Being an ETN, it has a higher risk of becoming insolvent than USO which is an ETF. Also, being 3X, it will be subject to extreme contango. Some of these ETN/ETF have stated in their prospectus that they will close if the share price drops below a certain level. Not sure if UWTI is one of them. However, this could be a better bet than just buying a call in USO, which would be subject to an expiration date. I recently bought some Jan2016 call spreads in USO. I will consider buying some UWTI if it drops below 5. Money spent on UWTI should be considered the same as money you would risk at your local casino.
The rally on Friday of last week was probably caused by the short covering and the MaxPain being 25.
The MaxPain calculated for this week as of today is 21.50 which is essentially the same as today's closing price. I have not had the chance to study the effect of MaxPain on the price of USO, but I would expect it's influence would be less than for a conventional stock such as AAPL.
The time premium portion of an option is always at it's highest value at the strike which is nearest to the current share price. OTM (out of the money) calls are cheaper because of the higher probability that these calls will expire worthless than an ATM (at the money) call. The buyer of an ITM (in the money) call will have two risks: 1) losing intrinsic value should the share price drop and 2) losing the time premium portion of the call.
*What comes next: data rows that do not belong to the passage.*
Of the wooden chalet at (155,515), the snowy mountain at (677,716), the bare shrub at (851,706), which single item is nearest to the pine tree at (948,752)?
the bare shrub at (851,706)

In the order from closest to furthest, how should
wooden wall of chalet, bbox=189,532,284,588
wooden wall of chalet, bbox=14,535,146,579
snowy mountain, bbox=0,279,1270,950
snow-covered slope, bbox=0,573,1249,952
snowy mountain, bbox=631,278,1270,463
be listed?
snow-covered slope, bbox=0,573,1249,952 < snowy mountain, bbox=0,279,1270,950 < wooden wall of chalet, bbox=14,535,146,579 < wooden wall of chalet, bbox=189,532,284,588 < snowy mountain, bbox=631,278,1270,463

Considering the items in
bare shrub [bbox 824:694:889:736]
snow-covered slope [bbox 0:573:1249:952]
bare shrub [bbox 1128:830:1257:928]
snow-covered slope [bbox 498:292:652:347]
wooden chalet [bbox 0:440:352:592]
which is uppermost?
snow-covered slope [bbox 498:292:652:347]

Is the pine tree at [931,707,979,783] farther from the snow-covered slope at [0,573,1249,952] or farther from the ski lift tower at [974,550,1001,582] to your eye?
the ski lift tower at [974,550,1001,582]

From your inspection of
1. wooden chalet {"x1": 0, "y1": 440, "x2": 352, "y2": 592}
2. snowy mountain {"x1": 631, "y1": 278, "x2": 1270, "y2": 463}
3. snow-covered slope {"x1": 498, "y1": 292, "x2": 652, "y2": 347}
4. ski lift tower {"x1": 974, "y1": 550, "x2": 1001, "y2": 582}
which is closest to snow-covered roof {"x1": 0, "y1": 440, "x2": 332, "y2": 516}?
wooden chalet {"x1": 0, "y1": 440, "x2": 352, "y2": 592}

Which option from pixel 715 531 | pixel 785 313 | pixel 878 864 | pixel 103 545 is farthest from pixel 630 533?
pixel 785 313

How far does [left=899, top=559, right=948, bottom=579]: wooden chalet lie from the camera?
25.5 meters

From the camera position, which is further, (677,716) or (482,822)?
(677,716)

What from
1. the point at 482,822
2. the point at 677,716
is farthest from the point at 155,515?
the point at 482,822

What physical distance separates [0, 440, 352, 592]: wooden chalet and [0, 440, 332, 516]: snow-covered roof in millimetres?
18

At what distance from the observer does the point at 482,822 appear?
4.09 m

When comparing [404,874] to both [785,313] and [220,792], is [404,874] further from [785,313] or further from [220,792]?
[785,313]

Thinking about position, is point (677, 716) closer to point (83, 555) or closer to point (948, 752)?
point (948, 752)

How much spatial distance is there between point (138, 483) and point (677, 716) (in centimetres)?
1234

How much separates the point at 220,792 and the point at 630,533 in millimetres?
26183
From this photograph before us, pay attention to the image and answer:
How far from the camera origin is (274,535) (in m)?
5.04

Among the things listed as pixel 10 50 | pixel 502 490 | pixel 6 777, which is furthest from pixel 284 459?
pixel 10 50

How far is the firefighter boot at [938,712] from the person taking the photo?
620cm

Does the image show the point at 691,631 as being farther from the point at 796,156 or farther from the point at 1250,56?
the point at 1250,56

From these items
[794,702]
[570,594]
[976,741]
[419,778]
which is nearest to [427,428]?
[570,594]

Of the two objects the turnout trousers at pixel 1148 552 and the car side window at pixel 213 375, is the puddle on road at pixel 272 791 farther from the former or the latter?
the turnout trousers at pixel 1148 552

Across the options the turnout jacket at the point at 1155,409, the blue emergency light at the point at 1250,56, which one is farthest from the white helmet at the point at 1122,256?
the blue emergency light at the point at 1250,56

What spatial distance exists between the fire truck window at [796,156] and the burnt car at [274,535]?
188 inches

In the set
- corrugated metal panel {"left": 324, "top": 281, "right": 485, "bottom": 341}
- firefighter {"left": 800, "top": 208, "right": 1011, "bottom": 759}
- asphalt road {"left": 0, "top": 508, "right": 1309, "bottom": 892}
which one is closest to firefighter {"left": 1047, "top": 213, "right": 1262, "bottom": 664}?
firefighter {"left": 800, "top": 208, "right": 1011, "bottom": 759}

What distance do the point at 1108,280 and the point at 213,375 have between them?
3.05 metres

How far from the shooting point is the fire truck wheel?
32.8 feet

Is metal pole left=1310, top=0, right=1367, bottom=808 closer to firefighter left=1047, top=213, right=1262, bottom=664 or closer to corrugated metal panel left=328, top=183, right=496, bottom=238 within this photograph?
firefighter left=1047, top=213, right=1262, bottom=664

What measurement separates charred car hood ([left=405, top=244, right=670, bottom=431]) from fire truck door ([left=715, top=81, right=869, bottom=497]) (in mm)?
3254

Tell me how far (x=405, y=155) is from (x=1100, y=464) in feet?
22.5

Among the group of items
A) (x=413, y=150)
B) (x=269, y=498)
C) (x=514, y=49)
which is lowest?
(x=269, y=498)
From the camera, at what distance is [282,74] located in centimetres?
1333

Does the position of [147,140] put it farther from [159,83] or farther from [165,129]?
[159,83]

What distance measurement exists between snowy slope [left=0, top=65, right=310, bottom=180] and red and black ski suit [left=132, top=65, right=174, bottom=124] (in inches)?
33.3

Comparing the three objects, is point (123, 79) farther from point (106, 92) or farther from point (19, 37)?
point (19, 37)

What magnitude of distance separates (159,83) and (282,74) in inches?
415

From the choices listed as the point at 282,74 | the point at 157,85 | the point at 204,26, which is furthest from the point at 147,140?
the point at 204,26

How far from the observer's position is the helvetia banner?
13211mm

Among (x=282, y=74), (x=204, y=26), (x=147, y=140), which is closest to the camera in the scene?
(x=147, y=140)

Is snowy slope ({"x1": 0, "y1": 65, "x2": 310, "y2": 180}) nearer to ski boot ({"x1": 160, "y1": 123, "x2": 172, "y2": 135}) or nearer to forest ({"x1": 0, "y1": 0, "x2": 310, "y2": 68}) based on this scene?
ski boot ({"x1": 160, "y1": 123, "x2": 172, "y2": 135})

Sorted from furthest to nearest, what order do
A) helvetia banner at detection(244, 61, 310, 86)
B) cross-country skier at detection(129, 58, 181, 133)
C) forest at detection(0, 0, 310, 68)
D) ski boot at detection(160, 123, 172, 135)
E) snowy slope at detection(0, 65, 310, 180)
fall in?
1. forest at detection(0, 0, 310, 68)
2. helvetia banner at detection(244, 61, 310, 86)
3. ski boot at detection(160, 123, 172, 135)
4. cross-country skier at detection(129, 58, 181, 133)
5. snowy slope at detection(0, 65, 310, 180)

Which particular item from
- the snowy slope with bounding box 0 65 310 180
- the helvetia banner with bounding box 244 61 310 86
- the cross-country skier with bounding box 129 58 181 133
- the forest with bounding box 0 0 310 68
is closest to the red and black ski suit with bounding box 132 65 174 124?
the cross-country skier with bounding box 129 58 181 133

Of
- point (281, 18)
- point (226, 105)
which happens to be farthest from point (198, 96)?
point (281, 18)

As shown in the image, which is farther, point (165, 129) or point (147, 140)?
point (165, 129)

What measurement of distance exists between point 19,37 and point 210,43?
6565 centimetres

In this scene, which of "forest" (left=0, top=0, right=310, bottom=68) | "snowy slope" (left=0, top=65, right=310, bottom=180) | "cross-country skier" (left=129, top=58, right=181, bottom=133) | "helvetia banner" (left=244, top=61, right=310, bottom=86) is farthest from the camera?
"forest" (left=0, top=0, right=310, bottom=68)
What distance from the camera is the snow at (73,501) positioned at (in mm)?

This is why the time premium portion for an ITM call is less than for an ATM call. Notice that the time premium portion for the July 19 calls is essentially the same as the time premium for the July 25 calls.
Dennis Gartman was on CNBC today. He had been calling for oil in the 40s but today he said we may have seen the bottom based on this weeks price action.
The MaxPain for this week's USO options exp is 25. This has probably provided an upward bias for the share price.
It looks like a possible double bottom being formed.
Six years ago when oil peaked around 150, the experts were predicting it to go even higher by 30%.
Today, they are predicting oil to go even lower by 30%.
Are you doing call spreads? Longer term call spreads would reduce the drawdown should oil continue it's decline.
A lot of traders are still playing USO short but also do not want to get caught on the wrong side of a major reversal. Did you notice that Tuesday's low was 20.53 and today's low so far is 20.54. They are now watching to see if it breaks below 20.53 before adding to their short positions.
Every day has been lower highs and lower lows. If it can stay above yesterday's low, buyers should start coming in.
It best to scale into your long position.
The trend has been lower highs and lower lows for awhile. If at least one of these can reverse, it may give traders some confidence to start accumulating a long position. With today's new low, a close above 22 may do it.
I am thinking of doing a 3 way call spread. With UVXY around 28.75, sell March 30 call, buy March 29 call, sell March 50 call for a net credit of around 5.00
At exp, profit would be 6.00 with UVXY between 30-50. Profit would be 5.00 with UVXY under 29. Breakeven with UVXY at 56. Loss would begin with UVXY above 56.